El contexto y la singularidad de cada acción de agresión quedan entonces fuera de consideración. Se inhibe la posibilidad de imaginar y producir otras formas de verdad, resarcimiento y re-equilibrio.

Cabe preguntarse acá si la protocolización, con su afán de universalidad y de establecimiento de pasos rutinarios, no lleva directamente hacia el punitivismo, en tanto lo único que ahí se puede decidir es si se castiga o no se castiga y cuánto se castiga.

Con mucha frecuencia, por lo demás, los procesos se estancan, como hemos visto en Puebla. Eso hace que quienes exigen justicia casi siempre terminen quedando enganchadas en la exigencia de castigo. 

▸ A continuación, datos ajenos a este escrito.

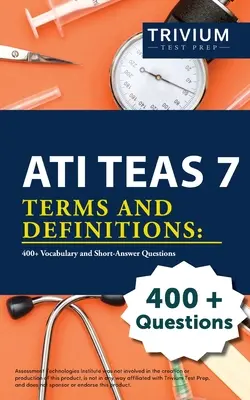 Termeni și definiții ATI TEAS 7: 400+ întrebări de vocabular și răspunsuri scurte - ATI TEAS 7 Terms and Definitions: 400+ Vocabulary and Short-Answer Questions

Para el caso de la Facultad de Ciencias Políticas y Sociales de la UNAM, uno de los logros de la “conflictividad transgresora” practicada por las mujeres organizadas -que es como Guiomar Rovira llamó a las acciones directas de 2019-2020- ha sido la elaboración de una materia sobre las “luchas de las mujeres contra las violencias”. 

En abrir y defender espacios más amplios para aprender y discutir temas de interés junto a las estudiantes —más allá de los cursos institucionales de género— también se juega nuestra presencia en la universidad así como la ardua y muchas veces ingrata tarea de producción de justicia.

Raquel Gutiérrez Aguilar

Ha sido parte de variadas experiencias de lucha en este continente, impulsando la reflexión y alentando la producción de tramas antipatriarcales por lo común. En Ojalá, es editora de opinión.